I thought i would make this thread, so people can show off he IG, I am struggling a fair bit with painting them so seeing others might help.
If you would like to put a description on how you painted them it would also help, but if its your secret no problem.

Thanks, K!lL3R:victory:


----------



## Siege (Jan 18, 2008)

You are probably better off putting this in the modeling and painting forums.


----------



## Apoca6 (Feb 25, 2009)

hehe, see my sig for mine :grin:


----------



## Lord_Murdock (Jul 16, 2008)

My IG are all Mordians so they probably won't help you much if you collect cadians, but maybe you can use them for ideas for officers or something... Anyway, here are a few pics :grin:

My General (converted Rogue Trader era Marneus Calgar), his tea table (sadly, trademark items don't exist anymore, so it's just for decoration now...) and a Commissar Lord (converted Yarric)

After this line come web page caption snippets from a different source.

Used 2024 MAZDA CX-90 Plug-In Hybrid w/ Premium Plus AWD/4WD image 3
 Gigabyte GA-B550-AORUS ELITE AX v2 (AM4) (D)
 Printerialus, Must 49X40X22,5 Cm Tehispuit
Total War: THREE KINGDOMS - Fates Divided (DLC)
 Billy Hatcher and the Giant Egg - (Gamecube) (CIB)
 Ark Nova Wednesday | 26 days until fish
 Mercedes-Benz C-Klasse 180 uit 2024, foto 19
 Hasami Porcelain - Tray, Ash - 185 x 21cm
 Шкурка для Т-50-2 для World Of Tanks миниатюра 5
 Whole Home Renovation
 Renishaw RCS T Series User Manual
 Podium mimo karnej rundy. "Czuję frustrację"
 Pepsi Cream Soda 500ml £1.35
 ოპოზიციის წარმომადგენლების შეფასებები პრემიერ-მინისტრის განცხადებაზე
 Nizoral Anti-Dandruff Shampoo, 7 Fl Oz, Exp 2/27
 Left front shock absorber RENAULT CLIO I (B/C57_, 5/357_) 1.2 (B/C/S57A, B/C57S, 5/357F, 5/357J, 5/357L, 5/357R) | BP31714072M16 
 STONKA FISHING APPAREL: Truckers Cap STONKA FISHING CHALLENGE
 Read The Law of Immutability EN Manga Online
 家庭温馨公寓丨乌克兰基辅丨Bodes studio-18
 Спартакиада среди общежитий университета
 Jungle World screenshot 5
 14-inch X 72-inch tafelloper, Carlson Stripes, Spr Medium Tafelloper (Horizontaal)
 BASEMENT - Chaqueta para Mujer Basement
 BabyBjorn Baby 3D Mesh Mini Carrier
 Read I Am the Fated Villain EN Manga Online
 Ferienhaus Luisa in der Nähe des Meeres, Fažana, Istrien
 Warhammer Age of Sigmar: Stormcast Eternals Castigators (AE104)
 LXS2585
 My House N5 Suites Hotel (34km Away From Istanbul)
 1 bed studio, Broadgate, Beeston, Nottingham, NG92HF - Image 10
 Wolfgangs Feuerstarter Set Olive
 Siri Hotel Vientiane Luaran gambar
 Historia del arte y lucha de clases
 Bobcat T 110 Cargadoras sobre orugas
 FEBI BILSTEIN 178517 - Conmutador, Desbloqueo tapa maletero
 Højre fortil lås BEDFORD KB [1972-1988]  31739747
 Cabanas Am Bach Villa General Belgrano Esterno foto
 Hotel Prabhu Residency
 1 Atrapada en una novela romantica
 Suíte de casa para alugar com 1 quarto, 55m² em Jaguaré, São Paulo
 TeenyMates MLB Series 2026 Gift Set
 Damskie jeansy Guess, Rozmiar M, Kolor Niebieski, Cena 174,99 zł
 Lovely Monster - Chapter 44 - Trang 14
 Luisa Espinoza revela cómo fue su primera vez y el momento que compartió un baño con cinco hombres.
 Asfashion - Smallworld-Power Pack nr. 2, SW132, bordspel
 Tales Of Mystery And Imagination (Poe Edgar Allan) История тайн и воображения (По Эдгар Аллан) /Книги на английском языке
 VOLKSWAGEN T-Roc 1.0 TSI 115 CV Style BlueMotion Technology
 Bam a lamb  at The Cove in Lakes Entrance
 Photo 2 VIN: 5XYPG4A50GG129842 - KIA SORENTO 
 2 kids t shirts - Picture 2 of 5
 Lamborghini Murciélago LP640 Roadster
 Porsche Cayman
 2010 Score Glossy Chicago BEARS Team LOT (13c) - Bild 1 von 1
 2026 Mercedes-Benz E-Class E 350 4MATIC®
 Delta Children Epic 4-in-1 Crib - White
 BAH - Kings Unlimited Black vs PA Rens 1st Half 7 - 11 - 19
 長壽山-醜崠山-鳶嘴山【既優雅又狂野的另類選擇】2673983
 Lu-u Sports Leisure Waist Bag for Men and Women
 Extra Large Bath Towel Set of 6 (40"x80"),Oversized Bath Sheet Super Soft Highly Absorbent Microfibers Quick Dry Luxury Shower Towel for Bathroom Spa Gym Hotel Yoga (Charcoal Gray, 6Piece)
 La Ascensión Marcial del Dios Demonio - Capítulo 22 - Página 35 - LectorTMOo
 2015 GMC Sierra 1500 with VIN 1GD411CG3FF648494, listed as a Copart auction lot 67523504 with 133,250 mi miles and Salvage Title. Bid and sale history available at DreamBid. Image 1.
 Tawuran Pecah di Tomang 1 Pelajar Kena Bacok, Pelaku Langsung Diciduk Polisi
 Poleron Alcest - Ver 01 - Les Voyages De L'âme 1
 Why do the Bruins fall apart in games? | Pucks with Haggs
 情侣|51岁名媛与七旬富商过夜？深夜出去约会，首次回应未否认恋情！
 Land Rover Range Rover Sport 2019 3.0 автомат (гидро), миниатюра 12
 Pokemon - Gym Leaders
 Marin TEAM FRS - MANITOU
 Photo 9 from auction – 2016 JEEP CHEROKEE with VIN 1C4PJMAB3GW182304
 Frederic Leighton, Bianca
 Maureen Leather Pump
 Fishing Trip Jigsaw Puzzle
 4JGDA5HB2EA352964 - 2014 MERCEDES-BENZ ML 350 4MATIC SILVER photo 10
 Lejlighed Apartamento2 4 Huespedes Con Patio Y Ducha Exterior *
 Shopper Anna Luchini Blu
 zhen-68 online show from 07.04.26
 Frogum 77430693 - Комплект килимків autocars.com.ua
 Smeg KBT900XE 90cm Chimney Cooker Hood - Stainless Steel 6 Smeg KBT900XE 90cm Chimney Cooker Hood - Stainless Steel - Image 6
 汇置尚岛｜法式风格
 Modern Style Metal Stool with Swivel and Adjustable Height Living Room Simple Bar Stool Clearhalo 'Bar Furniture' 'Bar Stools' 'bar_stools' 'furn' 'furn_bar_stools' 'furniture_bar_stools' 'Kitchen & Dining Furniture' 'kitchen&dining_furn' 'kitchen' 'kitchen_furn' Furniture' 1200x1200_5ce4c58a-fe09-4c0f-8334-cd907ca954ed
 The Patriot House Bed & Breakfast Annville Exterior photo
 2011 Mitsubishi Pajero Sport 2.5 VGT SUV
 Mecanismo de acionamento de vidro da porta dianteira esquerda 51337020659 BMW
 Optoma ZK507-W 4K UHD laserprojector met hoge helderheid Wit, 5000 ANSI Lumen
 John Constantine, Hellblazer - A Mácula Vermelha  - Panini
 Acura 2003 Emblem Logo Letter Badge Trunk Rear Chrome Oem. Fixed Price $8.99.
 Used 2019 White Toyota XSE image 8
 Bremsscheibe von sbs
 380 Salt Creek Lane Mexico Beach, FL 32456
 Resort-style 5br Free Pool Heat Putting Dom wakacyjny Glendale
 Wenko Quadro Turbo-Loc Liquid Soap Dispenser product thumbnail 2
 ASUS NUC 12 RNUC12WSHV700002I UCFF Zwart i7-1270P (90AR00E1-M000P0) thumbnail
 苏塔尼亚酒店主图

My Command Squad (the organ is from the Exorcist tank)










An Infantry Squad










And some Stormtroopers (Cadian arms, Empire Pistolier bodies, "hellguns," and heads, Space Marine Scout legs, Space Marine Plasma Guns)










For the rest of my army, see my WIP thread in my sig (the Macharian IXX).

Enjoy! :victory:


----------



## officer kerky (Jun 12, 2008)

here i will try help because i collect guard.
here is a basic model nothing fancy









sorry they are a bit blurry i own a crappy camera.
edit: 2 of the same pic.


----------



## DarkTower (Jun 9, 2007)

For my Imperial Guards - Blue Steel Legion, I've used blue-red color scheme (inspired by WW I uniforms), with some golden add-ons for HQ and commanders. Troops are made of older Steel Legion models, HQ are veterans converted Warzone minis. Hardened veterans are GW's Vostroyans. Painting process is simple, they are all batch- and speed-painted. Blue jacket with red collars and white strips, grey trousers, brown boots. All guns are wooden with some metal parts. Everything washed with several layers of GW inks (mostly Devlan Mud) and then added some highlights.

I don't have lots of them finished, but I'm still working on it.









Junior Officer of 1st Platoon









Junior Officer's personal staff - converted Warzone minis









First Squad of troopers









Hardened veterans - M.B.'s Warhounds









Hardened veterans - M.B.'s Warhounds


----------



## Lord of Rebirth (Jun 7, 2008)

You are probably better off searching through the ongoing projects section to see full armies and then just regularly look through the M+P section at IG stuff.


----------



## DaafiejjXD (Jun 22, 2009)

Love the blue steel legion!!! Very nice:biggrin:Looks a bit like French WW1 uniform...anyway great job!!:mrgreen:


----------